POSTPONE or [COMPILE] applied to TO: works fine as you would expect.

String longer than counted string returned by WORD: PAD overwritten.

When u is greater than or equal to the number of bits in a cell for
LSHIFT or RSHIFT: unexpected results.

\>BODY or DOES> applied to a word not defined with CREATE: DOES> will
probably work on CONSTANTs, VARIABLEs, DEFERs, but do funny things
with colon definitions. >BODY works well on CREATEd words, VARIABLEs,
VALUEs, and DEFERs.

\# #S HOLD or SIGN used outside a <# ... #> sequence: you can expect
weird happenings if you do weird things like this! :-)

When d is outside the range of n in D>S: result is truncated.

AT-XY can always be performed on the user output device.

Positioning a file outside the file boundaries causes no error.
Reading from the file after this does not result in an error but zero
characters are read.

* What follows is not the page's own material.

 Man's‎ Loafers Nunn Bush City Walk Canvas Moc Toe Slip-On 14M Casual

Writing to the file after this extends the
length of the file but the unwritten information in the file is
undefined.

Attempting to read from file positions not yet written to (for
example, creating a new file and immediately executing READ-FILE)
does not cause an error, but zero bytes are read.

An invalid fileid passed to INCLUDE-FILE THROWs an appropriate
exception when REFILL is first executed (in INCLUDE-FILE).

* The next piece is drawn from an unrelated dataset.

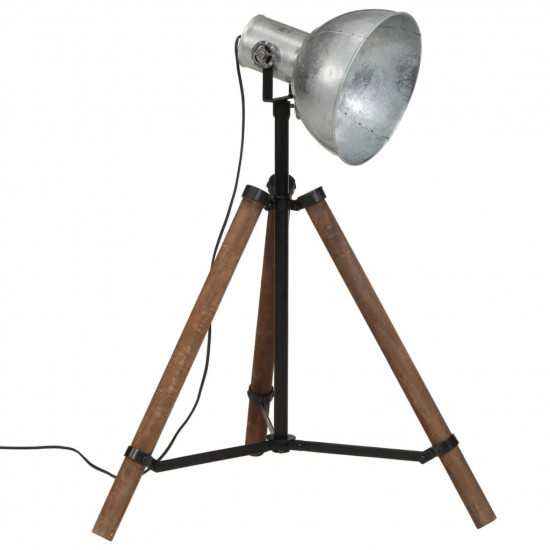 Podlahová lampa 25 W starožitná strieborná 75x75x90-150 cm E27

When an I/O exception is encountered reading or closing a text file
(in INCLUDE-FILE or INCLUDED) an appropriate exception is THROWn.

When a name file passed to INCLUDED cannot be opened the appropriate
exception is THROWn.

Since the BLOCK wordset is not implemented requesting an unmapped
block number does not occur. (Strange, that. :-) Neither does using
SOURCE-ID when BLK is nonzero.

Deleting the with MARKER or FORGET has no effect until you try to
compile a definition when the system will probably crash.

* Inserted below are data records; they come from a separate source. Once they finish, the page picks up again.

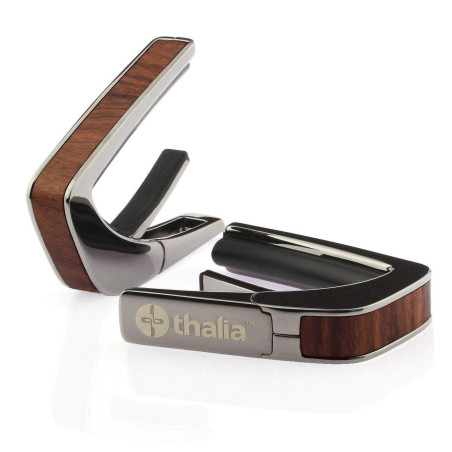Capotasto black chrome inserto santos rosewood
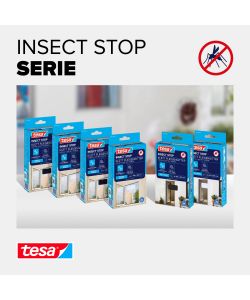 Tesa Zanzariera Adesiva Standard 130x150 cm Antracite - Rete Antizanzare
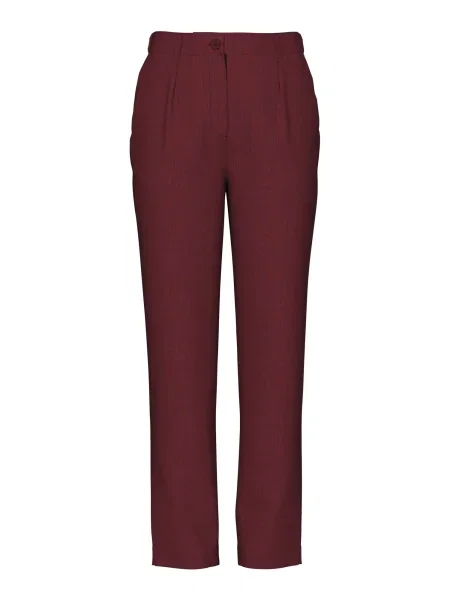 PIECES Pantaloni cutați PCKamil cireș roșu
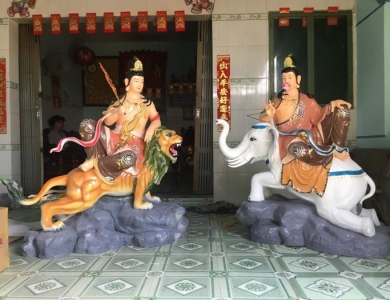 Thiết Kế Tượng Phổ Hiền Bằng Composite Đa Dạng Mẫu Mã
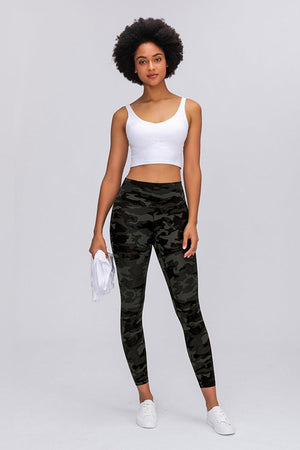 Hidden Elastic Waistband Leggings - MXSTUDIO.COM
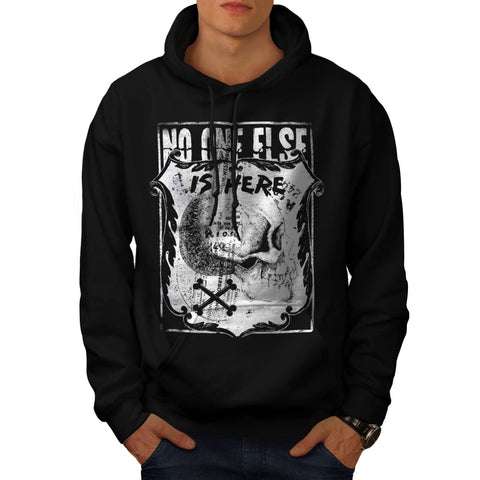 Monster Skull Grave Mens Hoodie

A possible crash will occur if there are less than u+1 items on the
control flow stack (data stack) when CS-PICK or CS-ROLL are executed.

When the name parsed by FORGET cannot be found -13 is THROWn.

;CODE used on a non-CREATEd definition will actually work.

POSTPONE applied to [IF] seems to work seemlessly. :-)

If the end of the input file is reached before a matching [ELSE] or
[THEN] is encountered an un-nesting from all levels of [IF] occurs.

Removing a needed definition with MARKER or FORGET will probably
cause a crash.

Changing the compilation wordlist while compiling a definition will
probably make the definition unable to be found.

If FIND (or similar) is executed when the search order is empty, no
words will be found. If the search order is empty while interpreting,
(and kids, don't try this at home!) only numbers will be accepted.

Too many wordlists in the search order may cause a crash.

Other information
=================

No non-Standard Third words use the scratch PAD. No Standard words do
either.

Available terminal facilities: AT-XY KEY? PAGE EKEY EKEY>CHAR EKEY?
EMIT? MS and TIME&DATE.

Available data space for programs: given by UNUSED.

Return stack space available: 127 cells.

Data stack space available: 128 cells.

Dictionary space used by Third system: given by "HERE 256 -".